(HealthDay News) – The International Society for Heart and Lung Transplantation has developed practice guidelines on the use of mechanical circulatory support (MCS) devices in the treatment of patients with advanced heart failure; the guidelines have been published in the February issue of The Journal of Heart and Lung Transplantation.
Noting that the field of MCS has progressed considerably in the last 15 years, David Feldman, MD, PhD, from the Minneapolis Heart Institute, together with other writers and reviewers, on behalf of the International Society for Heart and Lung Transplantation, has developed practice guidelines for physicians who treat patients with advanced heart failure using MCS devices. The guidelines are mainly based on level C evidence or consensus agreement.
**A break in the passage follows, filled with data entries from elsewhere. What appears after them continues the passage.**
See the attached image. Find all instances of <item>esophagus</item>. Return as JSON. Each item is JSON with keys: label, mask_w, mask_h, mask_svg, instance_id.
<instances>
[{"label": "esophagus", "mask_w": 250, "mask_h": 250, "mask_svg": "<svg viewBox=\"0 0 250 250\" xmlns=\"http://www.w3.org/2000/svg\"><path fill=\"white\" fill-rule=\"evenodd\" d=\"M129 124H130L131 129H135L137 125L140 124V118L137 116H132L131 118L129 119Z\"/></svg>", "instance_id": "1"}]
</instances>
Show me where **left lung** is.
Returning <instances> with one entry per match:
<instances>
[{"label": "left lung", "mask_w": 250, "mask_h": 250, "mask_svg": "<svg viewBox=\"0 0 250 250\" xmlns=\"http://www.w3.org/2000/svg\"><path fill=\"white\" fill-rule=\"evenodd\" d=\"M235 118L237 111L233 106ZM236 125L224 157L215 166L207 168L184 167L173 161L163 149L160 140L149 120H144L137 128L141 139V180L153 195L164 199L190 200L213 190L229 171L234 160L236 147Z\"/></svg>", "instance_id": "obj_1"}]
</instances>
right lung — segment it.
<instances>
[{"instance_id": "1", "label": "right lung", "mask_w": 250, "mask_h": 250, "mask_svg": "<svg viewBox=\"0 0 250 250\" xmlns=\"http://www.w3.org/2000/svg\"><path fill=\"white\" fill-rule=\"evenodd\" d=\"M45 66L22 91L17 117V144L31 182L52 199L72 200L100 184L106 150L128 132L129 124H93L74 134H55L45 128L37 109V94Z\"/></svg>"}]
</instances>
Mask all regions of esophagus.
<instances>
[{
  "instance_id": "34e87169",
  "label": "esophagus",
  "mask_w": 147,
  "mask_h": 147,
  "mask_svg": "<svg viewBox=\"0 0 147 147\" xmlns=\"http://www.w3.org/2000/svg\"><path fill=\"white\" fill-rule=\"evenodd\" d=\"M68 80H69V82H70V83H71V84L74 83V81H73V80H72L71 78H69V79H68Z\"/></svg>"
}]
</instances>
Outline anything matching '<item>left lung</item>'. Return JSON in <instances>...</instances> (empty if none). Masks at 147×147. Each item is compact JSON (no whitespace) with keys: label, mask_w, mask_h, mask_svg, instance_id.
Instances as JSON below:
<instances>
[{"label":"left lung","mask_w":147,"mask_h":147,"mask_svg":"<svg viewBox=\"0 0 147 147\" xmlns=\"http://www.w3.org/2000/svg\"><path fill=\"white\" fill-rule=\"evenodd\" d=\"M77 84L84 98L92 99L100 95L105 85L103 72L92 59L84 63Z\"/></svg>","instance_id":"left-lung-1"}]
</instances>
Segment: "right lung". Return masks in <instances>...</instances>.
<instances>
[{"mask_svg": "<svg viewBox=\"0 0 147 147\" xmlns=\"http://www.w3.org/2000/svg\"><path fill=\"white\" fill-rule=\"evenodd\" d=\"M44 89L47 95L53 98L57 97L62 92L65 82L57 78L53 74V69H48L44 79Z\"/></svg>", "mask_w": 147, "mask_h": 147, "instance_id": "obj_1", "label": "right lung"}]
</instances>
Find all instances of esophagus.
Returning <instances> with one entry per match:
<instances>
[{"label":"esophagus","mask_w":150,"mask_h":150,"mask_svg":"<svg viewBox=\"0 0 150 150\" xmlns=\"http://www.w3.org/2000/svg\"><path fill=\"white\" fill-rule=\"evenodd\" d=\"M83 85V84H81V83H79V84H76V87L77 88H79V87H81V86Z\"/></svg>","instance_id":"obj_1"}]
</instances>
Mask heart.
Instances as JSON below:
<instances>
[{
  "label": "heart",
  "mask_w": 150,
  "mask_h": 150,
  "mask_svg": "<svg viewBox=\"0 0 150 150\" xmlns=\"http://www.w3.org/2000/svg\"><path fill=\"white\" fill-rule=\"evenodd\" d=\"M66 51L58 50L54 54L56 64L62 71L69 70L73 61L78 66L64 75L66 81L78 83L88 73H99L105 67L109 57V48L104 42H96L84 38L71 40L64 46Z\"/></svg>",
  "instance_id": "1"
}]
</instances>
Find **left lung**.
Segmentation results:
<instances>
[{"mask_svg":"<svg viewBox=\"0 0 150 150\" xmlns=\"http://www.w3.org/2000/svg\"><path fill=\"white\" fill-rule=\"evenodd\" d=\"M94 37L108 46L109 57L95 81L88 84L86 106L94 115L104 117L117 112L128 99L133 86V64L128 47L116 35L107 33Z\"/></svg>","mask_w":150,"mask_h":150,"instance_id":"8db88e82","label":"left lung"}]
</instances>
Recommendations have been issued from the work of five Task Force groups in distinct areas. These recommendations focus on patient selection for permanent pump implantation (referral and evaluation of patients and risk); patient optimization before implantation of the device (management of risk factors and informed consent); intraoperative considerations and immediate postoperative care in the setting of the intensive care unit (anesthesia and surgical technique, including implantation and explantation); postoperative patient care management; and lastly, long-term outpatient care based on a multidisciplinary approach.
“We hope that these guidelines will provide an impetus for organized dissemination of best practices from various centers with excellent outcomes into the literature to further the field of MCS,” the authors conclude.
Several contributing writers and reviewers disclosed financial ties to the medical device and pharmaceutical industries.